▶ **Task directions**: Copy the passage of the microcarrier study summary from "Purpose of the" up to and including "in vivo regeneration.", word for word.

▶ **Text section**:
----

Purpose of the Study:

  • To develop and evaluate NPC-derived microcarriers (NPCMs) as a scaffold for ADSC transplantation and IVD regeneration.
  • To investigate the potential of NPCMs to induce NP-specific differentiation of ADSCs in vitro.
  • To assess the efficacy of ADSC-loaded NPCMs in promoting NP regeneration in a rabbit model of IVD degeneration.

Main Methods:

  • NPCs were aggregated into pellets and cultured to form NPCMs, followed by optimized decellularization.
  • NPCMs were characterized for microstructure, biochemical composition, biostability, and cytotoxicity.
  • ADSCs were cultured with NPCMs in vitro to assess NP-specific differentiation, and ADSC-loaded NPCMs were implanted in rabbits to evaluate in vivo regeneration.

Main Results:

  • Optimized decellularization yielded NPCMs with maximal ECM content and minimal nucleic acid, exhibiting good biostability and no cytotoxicity.
  • NPCMs significantly promoted NP-specific differentiation of ADSCs in vitro.
  • In vivo studies showed that ADSC-loaded NPCMs partially restored degenerated NP structure and ECM content, as evidenced by MRI, X-ray, and histological analysis.

Conclusions:

  • Injectable NPCMs serve as an effective carrier for ADSCs, promoting their differentiation and facilitating IVD regeneration.
  • This study presents a simplified and efficient strategy using NPCMs for treating intervertebral disc degeneration.

----

▶ **Source data**:
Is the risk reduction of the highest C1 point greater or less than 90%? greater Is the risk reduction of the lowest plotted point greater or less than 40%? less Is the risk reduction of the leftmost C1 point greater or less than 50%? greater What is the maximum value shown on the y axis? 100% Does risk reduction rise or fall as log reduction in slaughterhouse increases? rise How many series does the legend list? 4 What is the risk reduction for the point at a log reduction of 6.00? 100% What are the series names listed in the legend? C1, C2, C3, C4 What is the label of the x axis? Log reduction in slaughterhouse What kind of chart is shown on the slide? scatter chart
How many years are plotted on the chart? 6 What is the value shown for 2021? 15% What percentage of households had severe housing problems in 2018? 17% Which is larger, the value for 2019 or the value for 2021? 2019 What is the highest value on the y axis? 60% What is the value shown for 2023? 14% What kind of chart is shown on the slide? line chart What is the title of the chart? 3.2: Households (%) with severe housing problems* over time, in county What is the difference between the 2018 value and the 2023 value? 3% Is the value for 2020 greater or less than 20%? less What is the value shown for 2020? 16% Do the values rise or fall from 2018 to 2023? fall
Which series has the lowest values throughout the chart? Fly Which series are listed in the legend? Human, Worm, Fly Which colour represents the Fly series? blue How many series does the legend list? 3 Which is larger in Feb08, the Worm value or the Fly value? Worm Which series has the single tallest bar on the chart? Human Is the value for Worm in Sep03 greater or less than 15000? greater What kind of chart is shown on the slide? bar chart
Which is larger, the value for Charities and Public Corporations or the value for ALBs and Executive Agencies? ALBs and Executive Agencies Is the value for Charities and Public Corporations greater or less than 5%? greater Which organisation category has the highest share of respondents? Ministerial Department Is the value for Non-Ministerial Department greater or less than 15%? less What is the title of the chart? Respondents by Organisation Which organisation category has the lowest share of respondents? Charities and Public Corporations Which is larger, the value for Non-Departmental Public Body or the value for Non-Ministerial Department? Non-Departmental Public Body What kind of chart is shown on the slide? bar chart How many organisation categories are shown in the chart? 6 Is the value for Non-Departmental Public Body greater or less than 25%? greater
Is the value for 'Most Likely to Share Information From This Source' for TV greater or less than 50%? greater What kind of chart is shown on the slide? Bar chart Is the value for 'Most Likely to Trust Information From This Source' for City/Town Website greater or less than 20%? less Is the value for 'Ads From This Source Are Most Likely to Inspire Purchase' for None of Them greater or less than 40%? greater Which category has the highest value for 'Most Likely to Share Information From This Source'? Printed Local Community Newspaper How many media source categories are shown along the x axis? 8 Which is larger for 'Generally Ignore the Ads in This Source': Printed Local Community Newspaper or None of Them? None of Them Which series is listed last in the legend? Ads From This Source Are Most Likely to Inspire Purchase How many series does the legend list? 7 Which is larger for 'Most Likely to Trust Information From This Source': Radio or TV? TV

----

▶ **Answer below**:
Purpose of the Study:

  • To develop and evaluate NPC-derived microcarriers (NPCMs) as a scaffold for ADSC transplantation and IVD regeneration.
  • To investigate the potential of NPCMs to induce NP-specific differentiation of ADSCs in vitro.
  • To assess the efficacy of ADSC-loaded NPCMs in promoting NP regeneration in a rabbit model of IVD degeneration.

Main Methods:

  • NPCs were aggregated into pellets and cultured to form NPCMs, followed by optimized decellularization.
  • NPCMs were characterized for microstructure, biochemical composition, biostability, and cytotoxicity.
  • ADSCs were cultured with NPCMs in vitro to assess NP-specific differentiation, and ADSC-loaded NPCMs were implanted in rabbits to evaluate in vivo regeneration.